Work instructions: Apart from the pictures, print the data below exactly as given.

Short web captions:

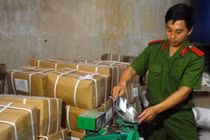 Cơ quan chức năng phát hiện đường hóa học, chất tạo ngọt chưa rõ nguồn gốc - Ảnh: Ngọc Lê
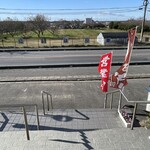 ニュー高根 - 真冬の空気が澄んだ日にはこの先に雪を被った富士山の頭がちょこっと見える^_^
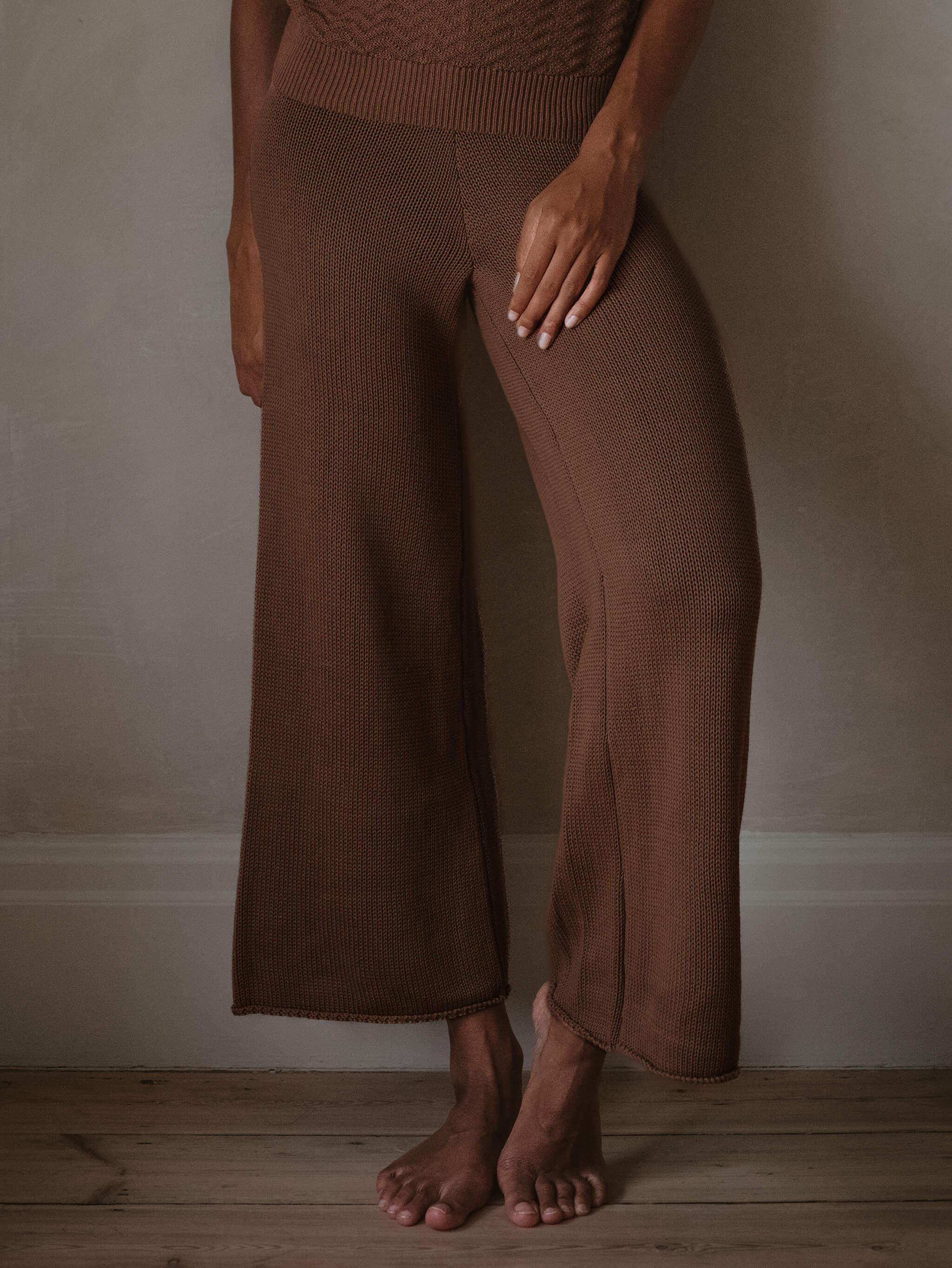 Sustainable Women's Clothing - The Simple Folk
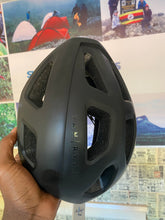 Load image into Gallery viewer, Roadr 100 cycling helmet - black
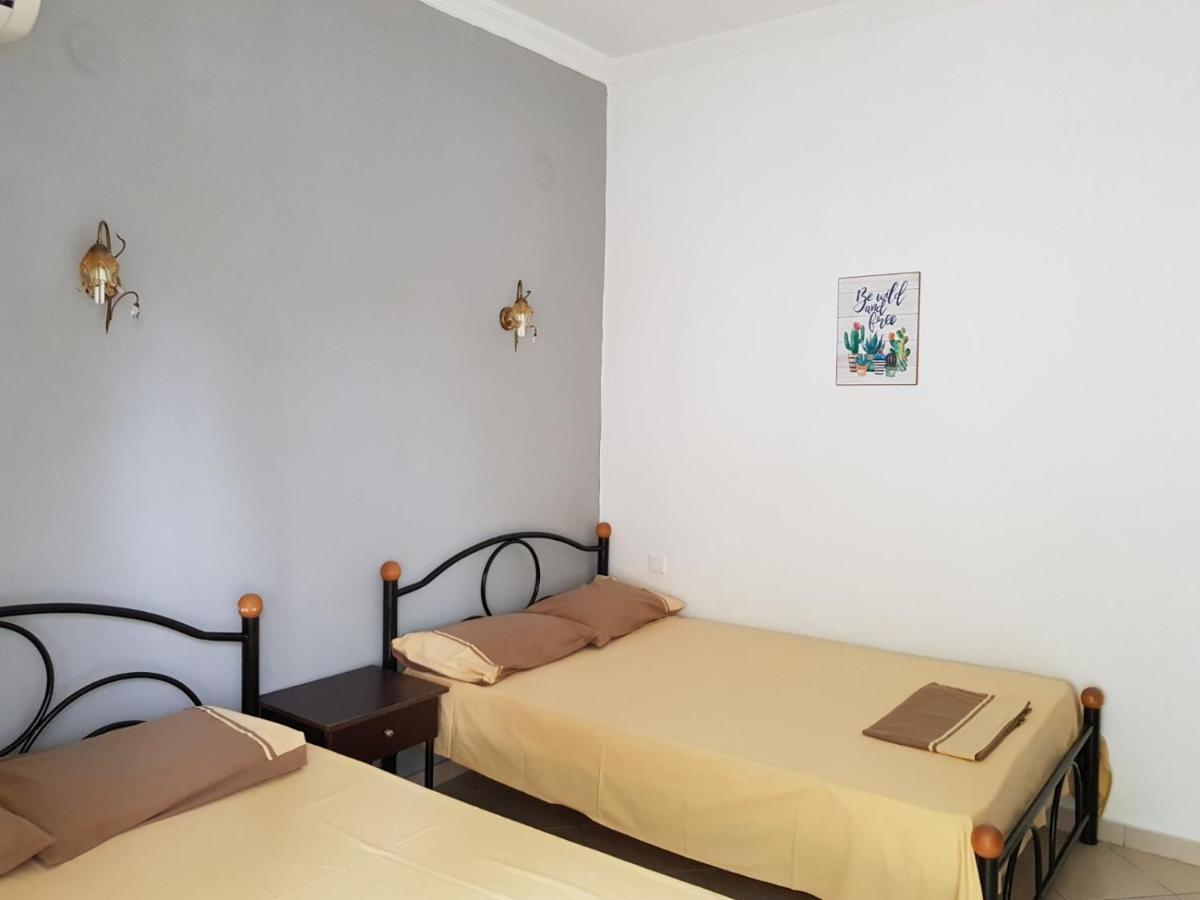 Konstantinos-Elli Rooms Vrasná Екстериор снимка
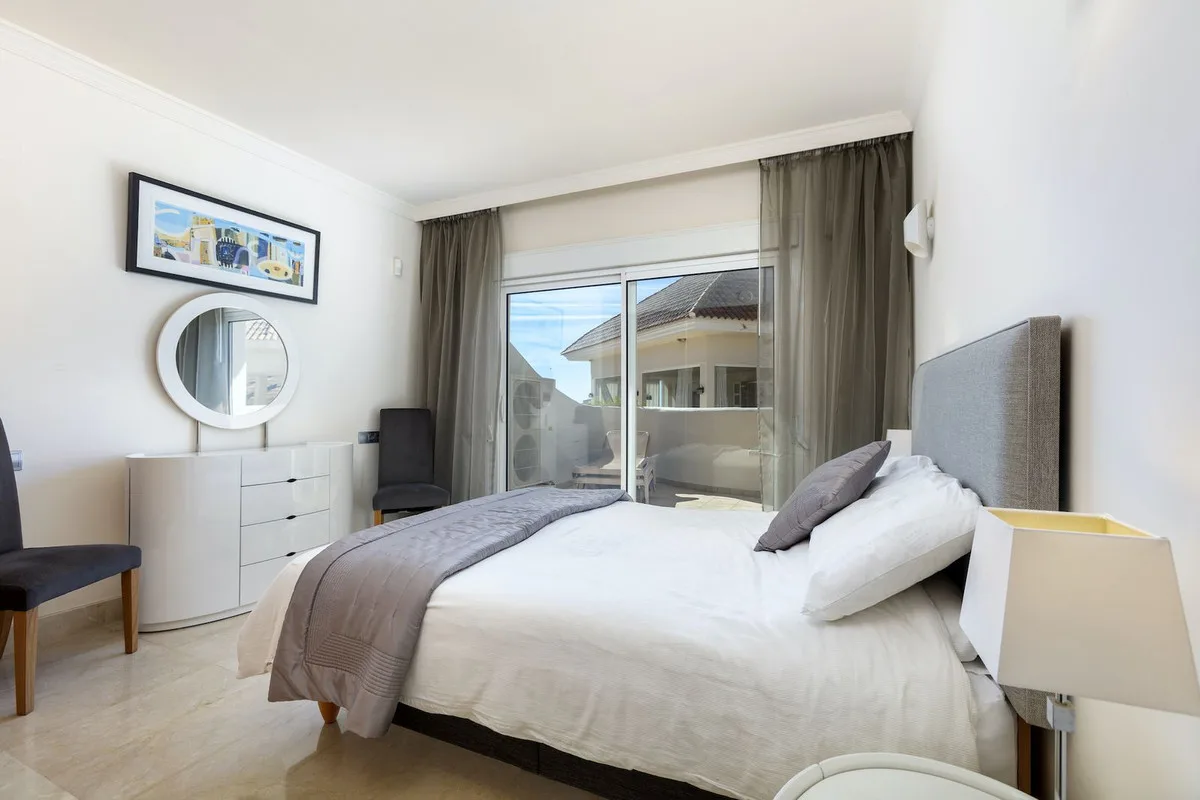 Nueva Andalucía - Sørvendt 2-soveroms leilighet med stor terrasse med utleiemuligheter – bilde 16
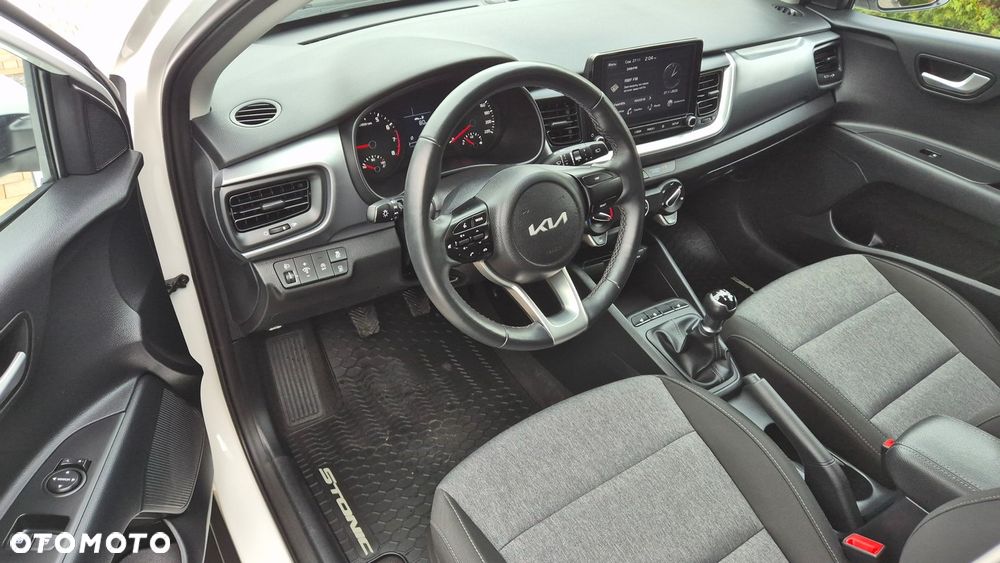 Kia Stonic 1.2 L - 7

Result of the task:
 Cơ quan chức năng phát hiện đường hóa học, chất tạo ngọt chưa rõ nguồn gốc - Ảnh: Ngọc Lê
 ニュー高根 - 真冬の空気が澄んだ日にはこの先に雪を被った富士山の頭がちょこっと見える^_^
 Sustainable Women's Clothing - The Simple Folk
 Load image into Gallery viewer, Roadr 100 cycling helmet - black
 Konstantinos-Elli Rooms Vrasná Екстериор снимка
 Nueva Andalucía - Sørvendt 2-soveroms leilighet med stor terrasse med utleiemuligheter – bilde 16
 Kia Stonic 1.2 L - 7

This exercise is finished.